ושמרתם אתם את חקתי ואת משפטי… ולא תקיא הארץ אתכם “Proteggerete voi dunque i Miei decreti e le Mie Leggi… affinché la Terra non vi rigetti” (Wayqrà 18, 26-28). La parola galut deriva dalla radice g.l.h. che nella sua forma più semplice significa appunto “andare in esilio”. Ma nella coniugazione rafforzata essa assume il senso di “scoprire, rivelare”. In un capitolo successivo dei Pirqè Avot è scritto a nome di R. El’azar ha-Moda’ì che המגלה פנים בתורה שלא כהלכה“colui che rivela nella Torah aspetti non conformi alla Halakhah”, cioè alla dottrina dei Maestri, “anche se ha a suo attivo studio di Torah e opere buone, non avrà parte nel Mondo a Venire” (3,15). Il contrappasso è chiaro: l’esilio fisico e geografico non è che una materializzazione dell’esilio spirituale, l’estraniazione di sé da parte di chi crede di potersi sostituire ai Maestri e alla Divinità stessa nell’interpretarne le parole.

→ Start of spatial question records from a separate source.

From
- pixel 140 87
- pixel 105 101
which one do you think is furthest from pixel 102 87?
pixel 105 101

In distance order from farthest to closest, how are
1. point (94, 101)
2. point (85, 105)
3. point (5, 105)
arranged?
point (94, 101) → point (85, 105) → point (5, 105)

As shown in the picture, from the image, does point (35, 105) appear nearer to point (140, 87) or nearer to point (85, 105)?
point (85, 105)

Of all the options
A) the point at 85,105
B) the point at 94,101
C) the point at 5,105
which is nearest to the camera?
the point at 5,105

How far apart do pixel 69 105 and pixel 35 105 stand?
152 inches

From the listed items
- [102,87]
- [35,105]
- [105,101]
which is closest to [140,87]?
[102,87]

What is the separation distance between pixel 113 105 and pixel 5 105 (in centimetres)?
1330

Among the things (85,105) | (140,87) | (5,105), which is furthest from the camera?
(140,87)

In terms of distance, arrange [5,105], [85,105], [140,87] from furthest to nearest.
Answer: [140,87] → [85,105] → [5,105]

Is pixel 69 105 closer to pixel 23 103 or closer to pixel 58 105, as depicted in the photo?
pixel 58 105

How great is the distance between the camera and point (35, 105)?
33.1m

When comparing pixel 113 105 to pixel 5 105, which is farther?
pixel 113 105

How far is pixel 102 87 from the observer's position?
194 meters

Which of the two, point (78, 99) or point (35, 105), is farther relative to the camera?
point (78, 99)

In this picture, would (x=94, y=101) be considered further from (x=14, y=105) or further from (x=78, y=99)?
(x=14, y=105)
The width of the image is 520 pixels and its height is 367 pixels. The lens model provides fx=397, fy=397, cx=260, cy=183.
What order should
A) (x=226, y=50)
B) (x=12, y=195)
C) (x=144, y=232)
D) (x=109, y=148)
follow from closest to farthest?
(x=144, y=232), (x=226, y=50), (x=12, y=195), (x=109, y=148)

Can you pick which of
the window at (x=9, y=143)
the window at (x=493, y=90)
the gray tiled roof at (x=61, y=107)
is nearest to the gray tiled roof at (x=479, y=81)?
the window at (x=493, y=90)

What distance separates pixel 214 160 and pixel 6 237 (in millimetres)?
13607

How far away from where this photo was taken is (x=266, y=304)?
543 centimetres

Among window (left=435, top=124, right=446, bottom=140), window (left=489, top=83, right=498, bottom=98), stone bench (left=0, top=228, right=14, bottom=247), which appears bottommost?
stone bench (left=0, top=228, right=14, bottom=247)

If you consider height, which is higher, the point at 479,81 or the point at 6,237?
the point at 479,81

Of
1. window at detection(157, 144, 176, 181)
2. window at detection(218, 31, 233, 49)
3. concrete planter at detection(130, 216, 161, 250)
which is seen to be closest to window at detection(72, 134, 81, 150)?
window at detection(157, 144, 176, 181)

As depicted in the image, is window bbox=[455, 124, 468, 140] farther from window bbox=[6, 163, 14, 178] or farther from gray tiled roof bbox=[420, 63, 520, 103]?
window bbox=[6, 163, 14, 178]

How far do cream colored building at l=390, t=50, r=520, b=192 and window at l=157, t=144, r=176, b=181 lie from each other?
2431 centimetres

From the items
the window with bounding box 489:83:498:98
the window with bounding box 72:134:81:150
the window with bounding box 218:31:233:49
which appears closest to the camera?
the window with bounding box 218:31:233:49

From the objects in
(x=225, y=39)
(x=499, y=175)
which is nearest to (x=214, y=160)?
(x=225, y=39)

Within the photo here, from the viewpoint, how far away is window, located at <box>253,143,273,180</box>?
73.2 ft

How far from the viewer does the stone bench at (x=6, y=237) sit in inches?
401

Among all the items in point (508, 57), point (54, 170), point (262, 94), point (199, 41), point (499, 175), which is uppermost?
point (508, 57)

Questa settimana ci apprestiamo a festeggiare il 68° anniversario della fondazione dello Stato d’Israel. Esso rappresenta per noi
ראשית צמיחת גאולתנו l’inizio della fioritura della nostra Redenzione dall’esilio. 68 è un numero chiave: è la ghematryà di Chayim, “vita”! Non mi resta che augurare a tutto il popolo ebraico: le-chayim, “per la vita”. ואתם הדבקים בה’ אלקיכם חיים כלכם היום“Voi, che siete rimasti fedeli a H. vostro D., oggi siete ancora tutti in vita!” (Devarim 4,4).